С совершенно округлившимися глазами Ленин взял книгу, машинально открыл обложку, глянул на титульный лист и, тихо сходя с ума, прочитал: «Издание третье, расширенное и переработанное. Рекомендовано УМС по истории и искусствоведению, УМО по классическому университетскому образованию в качестве учебного пособия для студентов высших учебных заведений обучающихся по специальности История. АСПЕКТ-ПРЕСС, Москва 2010».
– Так вы… – придушенно произнес он, глядя на своего нежданного гостя.
– Да, вы правы, – добродушно ответил тот, – разрешите представиться: полковник службы имперской безопасности Баев Игорь Михайлович, имею к вам особое поручение от канцлера Российской Империи Павла Павловича Одинцова и письмо от вашего товарища Кобы, в миру называемого Иосифом Виссарионовичем Джугашвили.
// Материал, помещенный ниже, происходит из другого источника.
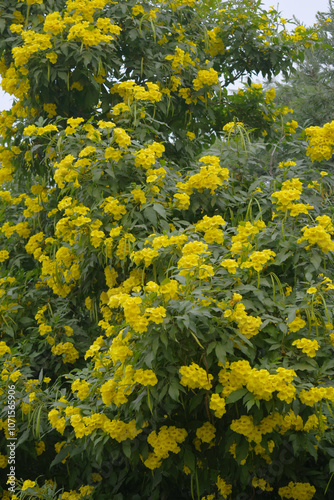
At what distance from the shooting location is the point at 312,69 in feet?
40.7

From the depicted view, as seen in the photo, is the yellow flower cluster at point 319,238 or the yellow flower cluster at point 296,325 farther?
the yellow flower cluster at point 319,238

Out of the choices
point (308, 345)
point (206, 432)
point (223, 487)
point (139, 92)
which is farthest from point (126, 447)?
point (139, 92)

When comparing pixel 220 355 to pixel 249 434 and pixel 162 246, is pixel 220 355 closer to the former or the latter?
pixel 249 434

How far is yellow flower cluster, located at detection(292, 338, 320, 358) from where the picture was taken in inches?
81.9

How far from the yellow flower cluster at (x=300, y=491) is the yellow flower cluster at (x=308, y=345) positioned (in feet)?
2.46

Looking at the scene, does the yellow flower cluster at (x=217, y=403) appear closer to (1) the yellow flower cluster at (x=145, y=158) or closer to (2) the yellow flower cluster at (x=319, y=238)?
(2) the yellow flower cluster at (x=319, y=238)

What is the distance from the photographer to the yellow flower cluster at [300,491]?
2.50 m

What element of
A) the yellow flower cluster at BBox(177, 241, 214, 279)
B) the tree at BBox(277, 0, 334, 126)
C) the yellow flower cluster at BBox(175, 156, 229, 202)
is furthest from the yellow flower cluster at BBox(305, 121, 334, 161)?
the tree at BBox(277, 0, 334, 126)

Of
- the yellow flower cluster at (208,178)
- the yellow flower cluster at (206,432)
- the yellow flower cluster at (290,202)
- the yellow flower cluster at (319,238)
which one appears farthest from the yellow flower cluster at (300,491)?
the yellow flower cluster at (208,178)

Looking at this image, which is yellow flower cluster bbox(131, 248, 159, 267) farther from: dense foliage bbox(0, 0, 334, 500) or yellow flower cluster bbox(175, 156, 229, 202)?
yellow flower cluster bbox(175, 156, 229, 202)

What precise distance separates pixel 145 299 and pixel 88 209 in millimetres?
887

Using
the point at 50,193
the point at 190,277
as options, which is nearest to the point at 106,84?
the point at 50,193

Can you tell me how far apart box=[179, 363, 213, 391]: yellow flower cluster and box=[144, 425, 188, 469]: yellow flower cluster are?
0.27 m

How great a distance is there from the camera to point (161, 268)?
8.32 ft
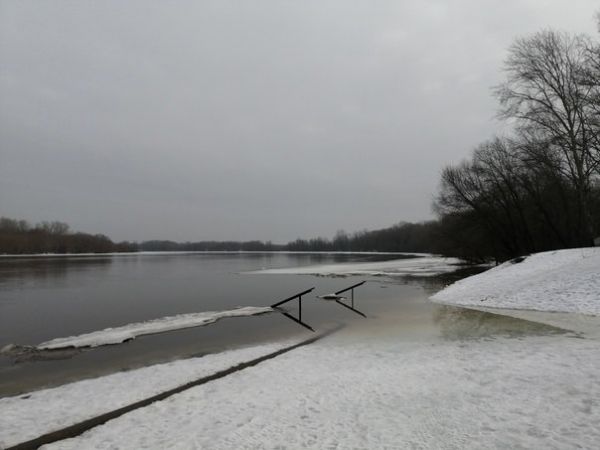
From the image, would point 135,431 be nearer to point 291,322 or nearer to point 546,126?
point 291,322

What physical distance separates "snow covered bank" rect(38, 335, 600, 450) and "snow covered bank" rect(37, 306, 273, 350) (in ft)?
23.1

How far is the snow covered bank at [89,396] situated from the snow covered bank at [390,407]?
0.70 m

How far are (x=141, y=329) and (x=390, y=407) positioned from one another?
11.5m

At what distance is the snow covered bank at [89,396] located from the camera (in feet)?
19.5

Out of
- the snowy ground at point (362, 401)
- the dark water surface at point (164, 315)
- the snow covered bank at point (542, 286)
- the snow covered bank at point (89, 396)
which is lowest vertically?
the dark water surface at point (164, 315)

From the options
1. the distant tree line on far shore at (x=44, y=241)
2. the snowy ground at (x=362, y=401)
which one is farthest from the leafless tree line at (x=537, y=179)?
the distant tree line on far shore at (x=44, y=241)

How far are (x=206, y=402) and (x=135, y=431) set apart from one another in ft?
4.29

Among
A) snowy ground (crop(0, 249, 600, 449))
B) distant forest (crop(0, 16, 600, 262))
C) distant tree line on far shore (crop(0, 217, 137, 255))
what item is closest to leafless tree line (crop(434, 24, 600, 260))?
distant forest (crop(0, 16, 600, 262))

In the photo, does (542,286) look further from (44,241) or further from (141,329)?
(44,241)

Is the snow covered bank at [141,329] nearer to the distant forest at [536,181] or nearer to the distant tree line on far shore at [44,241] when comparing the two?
the distant forest at [536,181]

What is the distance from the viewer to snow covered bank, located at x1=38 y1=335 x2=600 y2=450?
16.5ft

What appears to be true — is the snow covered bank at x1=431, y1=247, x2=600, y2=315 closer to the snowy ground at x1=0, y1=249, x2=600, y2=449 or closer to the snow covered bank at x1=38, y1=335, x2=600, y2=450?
the snowy ground at x1=0, y1=249, x2=600, y2=449

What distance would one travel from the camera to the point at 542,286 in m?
17.7


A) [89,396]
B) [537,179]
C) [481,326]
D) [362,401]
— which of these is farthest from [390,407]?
[537,179]
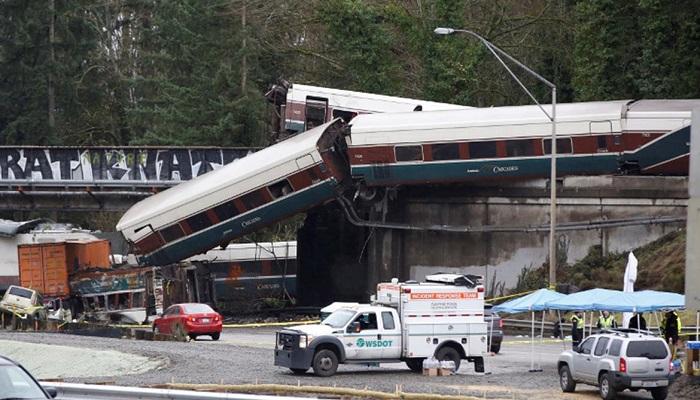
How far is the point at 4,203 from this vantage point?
2448 inches

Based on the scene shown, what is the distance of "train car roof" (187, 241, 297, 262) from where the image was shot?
64.8 m

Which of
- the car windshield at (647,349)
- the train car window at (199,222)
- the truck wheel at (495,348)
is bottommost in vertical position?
the truck wheel at (495,348)

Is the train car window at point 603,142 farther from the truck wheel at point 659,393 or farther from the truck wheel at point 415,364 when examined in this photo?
the truck wheel at point 659,393

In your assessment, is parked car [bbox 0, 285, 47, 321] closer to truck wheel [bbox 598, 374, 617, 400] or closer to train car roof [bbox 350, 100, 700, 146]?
train car roof [bbox 350, 100, 700, 146]

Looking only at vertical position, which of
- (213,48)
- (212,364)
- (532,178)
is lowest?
(212,364)

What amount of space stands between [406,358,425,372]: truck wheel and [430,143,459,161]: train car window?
796 inches

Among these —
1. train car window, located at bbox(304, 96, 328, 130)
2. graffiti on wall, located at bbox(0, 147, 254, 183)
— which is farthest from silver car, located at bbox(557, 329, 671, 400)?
graffiti on wall, located at bbox(0, 147, 254, 183)

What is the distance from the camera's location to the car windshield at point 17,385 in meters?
17.1

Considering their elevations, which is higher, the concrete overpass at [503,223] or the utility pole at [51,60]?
the utility pole at [51,60]

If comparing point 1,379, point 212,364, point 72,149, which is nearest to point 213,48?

Да вы не бойтесь, Владимир Ильич, мы пришли не за вами, а к вам; и вообще, как и многие в нашем времени, я – человек, сочувствующий вашим идеям. В общем. И Павел Павлович тоже. Разногласия начинаются в деталях. Но прежде чем я изложу вам предложение товарища Одинцова, вы должны хотя бы бегло ознакомиться с этой книжкой, чтобы, пусть даже в общих чертах, понимать цену вопроса… А мы подождем, пока вы закончите.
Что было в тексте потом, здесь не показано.